Expats who moved from US , please feel free to pitch in and share experience.

Cheers,


----------



## ozbound12 (Mar 23, 2012)

My guess is the cost of shipping appliances like fridges, washers and dryers would negate any savings over buying them in Australia. And you would need to get a transformer for the appliances. Our fridge is much smaller than our old one but we also live in an apartment and it can't support more than an apartment-sized fridge. Our 7 kg LG washer was $600 and 6 kg dryer was $400. Given the climate, a lot of people dry their clothes outside anyway (myself included).

Furniture is definitely more expensive and even IKEA is more expensive here than in the US (I think "A Current Affair" even did an expose about it). But again, there's the cost of shipping so you'd have to figure out if that's worth it to you.

As for TVs/blu-ray etc., I would buy those in Australia. Most of those items sold in the US only support NTSC which is incompatible with PAL which is used here. There are converters that you can use to convert NTSC to PAL but that seems like more trouble than it's worth. TVs are really not that expensive here, neither are blu-ray players.

Utensils? Those are so cheap here, seems like a waste of luggage space to buy them in the States and lug them over here.

I would buy linens in the US though - I wish I had done that. They're really expensive here for some reason and are generally pretty crappy. As for clothes, they do sell them here you know!


----------



## UStoAusi (Nov 14, 2012)

ozbound12 said:


> My guess is the cost of shipping appliances like fridges, washers and dryers would negate any savings over buying them in Australia. And you would need to get a transformer for the appliances. Our fridge is much smaller than our old one but we also live in an apartment and it can't support more than an apartment-sized fridge.

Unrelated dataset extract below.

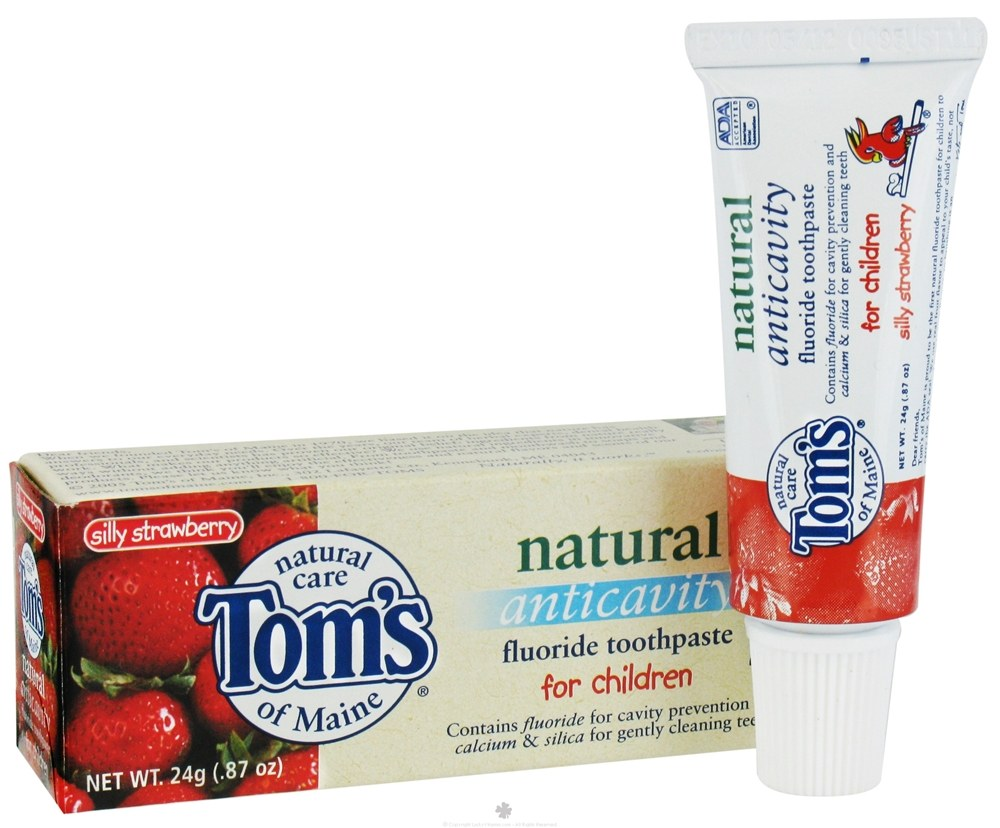 Travel Size Children S Toothpaste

Our 7 kg LG washer was $600 and 6 kg dryer was $400. Given the climate, a lot of people dry their clothes outside anyway (myself included).
> 
> Furniture is definitely more expensive and even IKEA is more expensive here than in the US (I think "A Current Affair" even did an expose about it). But again, there's the cost of shipping so you'd have to figure out if that's worth it to you.
> 
> ...


Thanks for sharing your experience!!!
I have stuff which I cant take on plane and at same time not enough for container. Therefore my guess was taking all these from here will cover container cost in price difference and save me hassle of buying there.


----------



## ozbound12 (Mar 23, 2012)

I see. In that case, I would probably skip the appliances but perhaps buy your furniture state-side and ship it along with your other stuff. I think that having to get transformers and various converters to get them to work here would be a real hassle honestly.

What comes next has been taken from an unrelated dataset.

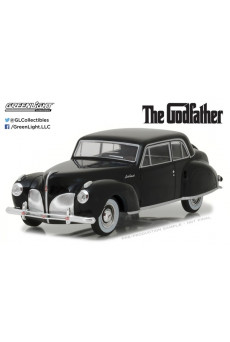 Coche El Padrino 1:43 - Lincoln Continental 1941 - Greenlight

I did bring my PS3 over from the States. I don't use it as much for video games (although games purchased in the US and Oz work on it) as I do for playing Netflix and Hulu, which I think are essential for expats since Australian television is pretty horrible. (They play reruns of Happy Days!) I think I was reading somewhere that Australia has the highest rate of media piracy in the Western world because so many people download TV shows here.


----------



## expa2020a (Feb 13, 2013)

We move to WA few months ago .We planned 4 months ahead and sold everything on Craigslist- Cars, furniture, electronics,kitchen stuff , etc. Selling each and every item in the house was quite a draining process , but it was worth it. We arrived here conveniently with just ours bags and felt as if we moved states in US. Then we bought everything here .. ah .. the joy of shopping !

To ship heavy stuff like you mentioned, you would need a container . Even if you go for smallest container that is 20 ft , I am assuming it will cost $ 4000 +. Add to that the shipping and labor to move it form the port to you house . 

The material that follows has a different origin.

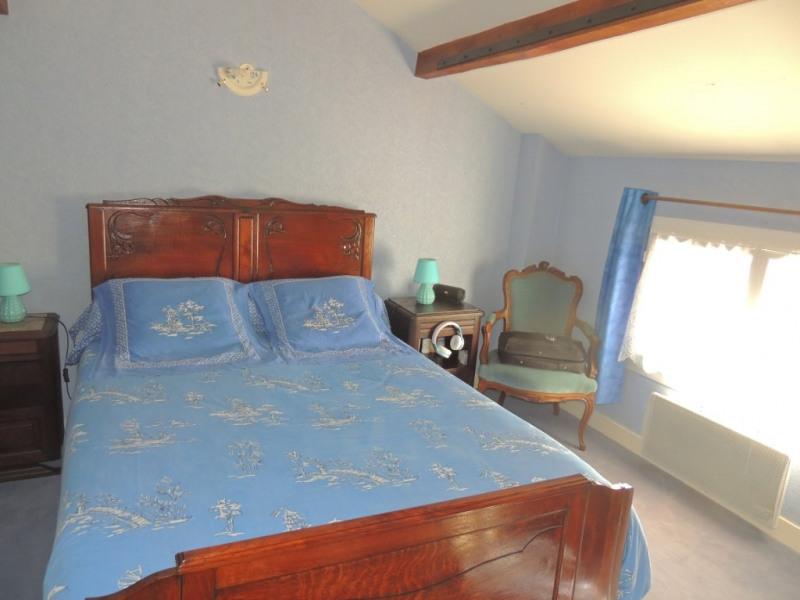 Vente maison / villa Saint georges de didonne 225000€ - Photo 7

Ikea furniture is around 10-12% more expensive than US. For example:
Ikea dining table in US: $249
BJURSTA Extendable table - brown - IKEA

Some table in OZ : $279
BJURSTA Extendable table - brown - IKEA

One thing that is different is that there is lot of variety here. Unlike US where the only options are big retail chains , here you can find indi shops with cool styles .
Sometimes you get really good bargains on the stylish stuff at the indi stores.

One of the other cost effective method is to fill up a box with various items and then have it shipped via USPS or other cheap ocean shipping company. I know one of my manager has her relative ship a box from US every 3 months . Once you are here you can see whats seems expensive to you & shipable from US , request your family /friends to buy it online/ from store in US and then have them send a collective ocean shipment box.

Being close to Asia , the electronics is cheap. If you shop around you can find better deals than US... we found really good deal on flat screen tv. Also they offer 'brick & mortar store cheapest price' match.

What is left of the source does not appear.